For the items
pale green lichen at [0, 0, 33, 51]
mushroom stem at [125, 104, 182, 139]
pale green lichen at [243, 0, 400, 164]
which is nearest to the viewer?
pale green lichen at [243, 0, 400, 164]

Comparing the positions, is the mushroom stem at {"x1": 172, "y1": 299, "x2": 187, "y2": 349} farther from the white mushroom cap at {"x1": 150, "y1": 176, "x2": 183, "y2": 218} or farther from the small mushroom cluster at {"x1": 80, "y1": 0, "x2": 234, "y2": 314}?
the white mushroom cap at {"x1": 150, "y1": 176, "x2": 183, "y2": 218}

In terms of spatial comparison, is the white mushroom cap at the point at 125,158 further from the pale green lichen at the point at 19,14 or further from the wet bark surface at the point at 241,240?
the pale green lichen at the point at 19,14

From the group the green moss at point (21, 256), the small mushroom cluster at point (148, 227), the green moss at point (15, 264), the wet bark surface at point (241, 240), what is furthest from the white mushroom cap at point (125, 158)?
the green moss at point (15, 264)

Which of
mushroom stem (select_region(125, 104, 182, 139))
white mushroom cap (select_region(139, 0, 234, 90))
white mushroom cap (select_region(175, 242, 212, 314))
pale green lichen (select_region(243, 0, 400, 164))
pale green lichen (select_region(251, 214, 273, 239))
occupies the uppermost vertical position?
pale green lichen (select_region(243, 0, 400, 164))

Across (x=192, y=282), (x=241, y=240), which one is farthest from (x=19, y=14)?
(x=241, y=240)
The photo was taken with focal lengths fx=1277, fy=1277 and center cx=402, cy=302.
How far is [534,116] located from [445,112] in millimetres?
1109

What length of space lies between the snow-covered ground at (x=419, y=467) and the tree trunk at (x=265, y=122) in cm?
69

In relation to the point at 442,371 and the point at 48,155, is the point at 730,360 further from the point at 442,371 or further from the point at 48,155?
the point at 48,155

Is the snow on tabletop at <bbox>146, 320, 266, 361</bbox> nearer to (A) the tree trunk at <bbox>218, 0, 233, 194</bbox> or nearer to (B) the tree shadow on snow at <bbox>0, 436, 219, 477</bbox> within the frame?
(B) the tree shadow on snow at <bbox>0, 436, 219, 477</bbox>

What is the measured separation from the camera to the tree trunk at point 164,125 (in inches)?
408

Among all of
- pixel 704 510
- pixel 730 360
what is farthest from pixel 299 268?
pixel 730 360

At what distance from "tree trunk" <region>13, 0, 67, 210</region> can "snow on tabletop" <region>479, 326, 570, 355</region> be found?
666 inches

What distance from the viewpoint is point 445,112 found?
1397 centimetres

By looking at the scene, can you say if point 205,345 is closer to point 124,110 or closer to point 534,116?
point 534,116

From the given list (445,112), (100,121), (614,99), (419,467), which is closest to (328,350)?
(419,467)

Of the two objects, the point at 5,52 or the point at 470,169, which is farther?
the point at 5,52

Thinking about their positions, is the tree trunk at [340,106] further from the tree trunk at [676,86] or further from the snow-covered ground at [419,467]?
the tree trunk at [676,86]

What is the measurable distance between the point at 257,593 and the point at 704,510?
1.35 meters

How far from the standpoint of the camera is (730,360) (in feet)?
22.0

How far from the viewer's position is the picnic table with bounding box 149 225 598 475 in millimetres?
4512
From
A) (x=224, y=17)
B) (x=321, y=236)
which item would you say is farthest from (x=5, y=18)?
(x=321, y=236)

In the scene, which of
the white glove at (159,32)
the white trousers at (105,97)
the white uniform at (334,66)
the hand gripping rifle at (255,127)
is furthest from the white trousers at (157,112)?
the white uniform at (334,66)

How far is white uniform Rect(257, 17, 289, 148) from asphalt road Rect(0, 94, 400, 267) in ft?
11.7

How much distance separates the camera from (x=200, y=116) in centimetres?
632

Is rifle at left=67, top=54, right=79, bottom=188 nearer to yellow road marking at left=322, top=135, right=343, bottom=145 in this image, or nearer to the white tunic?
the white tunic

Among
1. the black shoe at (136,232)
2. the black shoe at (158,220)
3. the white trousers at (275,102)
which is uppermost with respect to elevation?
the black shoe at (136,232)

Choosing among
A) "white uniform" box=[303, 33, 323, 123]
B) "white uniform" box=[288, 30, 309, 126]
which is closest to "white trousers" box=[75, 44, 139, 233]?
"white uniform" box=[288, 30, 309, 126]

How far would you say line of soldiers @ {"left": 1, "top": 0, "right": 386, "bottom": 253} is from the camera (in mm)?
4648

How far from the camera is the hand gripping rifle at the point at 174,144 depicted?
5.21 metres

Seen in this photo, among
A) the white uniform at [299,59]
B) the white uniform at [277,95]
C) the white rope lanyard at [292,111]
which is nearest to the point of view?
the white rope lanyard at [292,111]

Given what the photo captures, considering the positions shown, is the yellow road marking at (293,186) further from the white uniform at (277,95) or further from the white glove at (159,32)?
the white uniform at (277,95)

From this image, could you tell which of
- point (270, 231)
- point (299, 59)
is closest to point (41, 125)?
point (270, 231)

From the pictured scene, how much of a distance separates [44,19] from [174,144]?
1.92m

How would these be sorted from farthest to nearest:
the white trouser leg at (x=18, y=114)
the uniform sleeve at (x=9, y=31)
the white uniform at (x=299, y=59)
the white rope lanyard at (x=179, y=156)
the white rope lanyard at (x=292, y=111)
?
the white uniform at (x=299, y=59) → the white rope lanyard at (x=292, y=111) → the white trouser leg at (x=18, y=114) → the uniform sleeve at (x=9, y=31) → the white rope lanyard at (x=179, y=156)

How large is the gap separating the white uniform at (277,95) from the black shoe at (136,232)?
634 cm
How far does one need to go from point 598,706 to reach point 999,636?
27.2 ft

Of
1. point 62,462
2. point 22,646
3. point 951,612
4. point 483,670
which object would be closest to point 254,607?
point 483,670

-*-

▶ [DIRECTIONS]
Repeat the records above exactly.

▶ [EXERCISE RESULT]
For the items
pale green lichen at [0, 0, 33, 51]
mushroom stem at [125, 104, 182, 139]
pale green lichen at [243, 0, 400, 164]
which is nearest to the viewer?
pale green lichen at [243, 0, 400, 164]

Comparing the positions, is the mushroom stem at {"x1": 172, "y1": 299, "x2": 187, "y2": 349} farther from the white mushroom cap at {"x1": 150, "y1": 176, "x2": 183, "y2": 218} or farther from the small mushroom cluster at {"x1": 80, "y1": 0, "x2": 234, "y2": 314}?
the white mushroom cap at {"x1": 150, "y1": 176, "x2": 183, "y2": 218}

In terms of spatial comparison, is the white mushroom cap at the point at 125,158 further from the pale green lichen at the point at 19,14 or further from the wet bark surface at the point at 241,240?
the pale green lichen at the point at 19,14

From the group the green moss at point (21, 256), the small mushroom cluster at point (148, 227), the green moss at point (15, 264), the wet bark surface at point (241, 240), what is furthest from the white mushroom cap at point (125, 158)?
the green moss at point (15, 264)

Which of
mushroom stem (select_region(125, 104, 182, 139))
white mushroom cap (select_region(139, 0, 234, 90))
white mushroom cap (select_region(175, 242, 212, 314))
pale green lichen (select_region(243, 0, 400, 164))
pale green lichen (select_region(251, 214, 273, 239))
occupies the uppermost vertical position?
pale green lichen (select_region(243, 0, 400, 164))

Across (x=192, y=282), (x=241, y=240), which one is farthest from (x=19, y=14)?
(x=241, y=240)
The photo was taken with focal lengths fx=1277, fy=1277 and center cx=402, cy=302.
How far is [534,116] located from [445,112] in millimetres?
1109

What length of space lies between the snow-covered ground at (x=419, y=467) and the tree trunk at (x=265, y=122) in cm?
69

In relation to the point at 442,371 and the point at 48,155, is the point at 730,360 further from the point at 442,371 or further from the point at 48,155?
the point at 48,155

Is the snow on tabletop at <bbox>146, 320, 266, 361</bbox> nearer to (A) the tree trunk at <bbox>218, 0, 233, 194</bbox> or nearer to (B) the tree shadow on snow at <bbox>0, 436, 219, 477</bbox> within the frame?
(B) the tree shadow on snow at <bbox>0, 436, 219, 477</bbox>

What is the measured separation from the camera to the tree trunk at point 164,125 (in inches)?
408

Among all of
- pixel 704 510
- pixel 730 360
what is farthest from pixel 299 268?
pixel 730 360

At what distance from "tree trunk" <region>13, 0, 67, 210</region> can "snow on tabletop" <region>479, 326, 570, 355</region> be found?
666 inches

What distance from the viewpoint is point 445,112 found?
1397 centimetres

By looking at the scene, can you say if point 205,345 is closer to point 124,110 or closer to point 534,116?
point 534,116

From the given list (445,112), (100,121), (614,99), (419,467), which is closest to (328,350)?
(419,467)

Of the two objects, the point at 5,52 or the point at 470,169, which is farther?
the point at 5,52

Thinking about their positions, is the tree trunk at [340,106] further from the tree trunk at [676,86] or further from the snow-covered ground at [419,467]?
the tree trunk at [676,86]

What is the measurable distance between the point at 257,593 and the point at 704,510?
1.35 meters

How far from the standpoint of the camera is (730,360) (in feet)?
22.0

How far from the viewer's position is the picnic table with bounding box 149 225 598 475 in millimetres?
4512
From
A) (x=224, y=17)
B) (x=321, y=236)
which item would you say is farthest from (x=5, y=18)?
(x=321, y=236)

In the scene, which of
the white glove at (159,32)
the white trousers at (105,97)
the white uniform at (334,66)
the hand gripping rifle at (255,127)
is furthest from the white trousers at (157,112)?
the white uniform at (334,66)

How far is white uniform Rect(257, 17, 289, 148) from asphalt road Rect(0, 94, 400, 267) in ft?
11.7

How much distance separates the camera from (x=200, y=116) in centimetres?
632

Is rifle at left=67, top=54, right=79, bottom=188 nearer to yellow road marking at left=322, top=135, right=343, bottom=145 in this image, or nearer to the white tunic?
the white tunic

Among
1. the black shoe at (136,232)
2. the black shoe at (158,220)
3. the white trousers at (275,102)
which is uppermost with respect to elevation?
the black shoe at (136,232)

Choosing among
A) "white uniform" box=[303, 33, 323, 123]
B) "white uniform" box=[288, 30, 309, 126]
which is closest to "white trousers" box=[75, 44, 139, 233]?
"white uniform" box=[288, 30, 309, 126]

How far would you say line of soldiers @ {"left": 1, "top": 0, "right": 386, "bottom": 253} is from the camera (in mm)?
4648

How far from the camera is the hand gripping rifle at the point at 174,144 depicted?
5.21 metres

Seen in this photo, among
A) the white uniform at [299,59]
B) the white uniform at [277,95]
C) the white rope lanyard at [292,111]
which is nearest to the point of view?
the white rope lanyard at [292,111]

Given what the photo captures, considering the positions shown, is the yellow road marking at (293,186) further from the white uniform at (277,95) or further from the white glove at (159,32)?
the white uniform at (277,95)

From this image, could you tell which of
- point (270, 231)
- point (299, 59)
is closest to point (41, 125)?
point (270, 231)

From the pictured scene, how much of a distance separates [44,19] from [174,144]?
1.92m

How would these be sorted from farthest to nearest:
the white trouser leg at (x=18, y=114)
the uniform sleeve at (x=9, y=31)
the white uniform at (x=299, y=59)
the white rope lanyard at (x=179, y=156)
the white rope lanyard at (x=292, y=111)
?
the white uniform at (x=299, y=59) → the white rope lanyard at (x=292, y=111) → the white trouser leg at (x=18, y=114) → the uniform sleeve at (x=9, y=31) → the white rope lanyard at (x=179, y=156)

How large is the gap separating the white uniform at (277,95) from the black shoe at (136,232)?
634 cm
How far does one need to go from point 598,706 to reach point 999,636?
27.2 ft

Of
1. point 62,462
2. point 22,646
3. point 951,612
4. point 483,670
which object would be closest to point 254,607?
point 483,670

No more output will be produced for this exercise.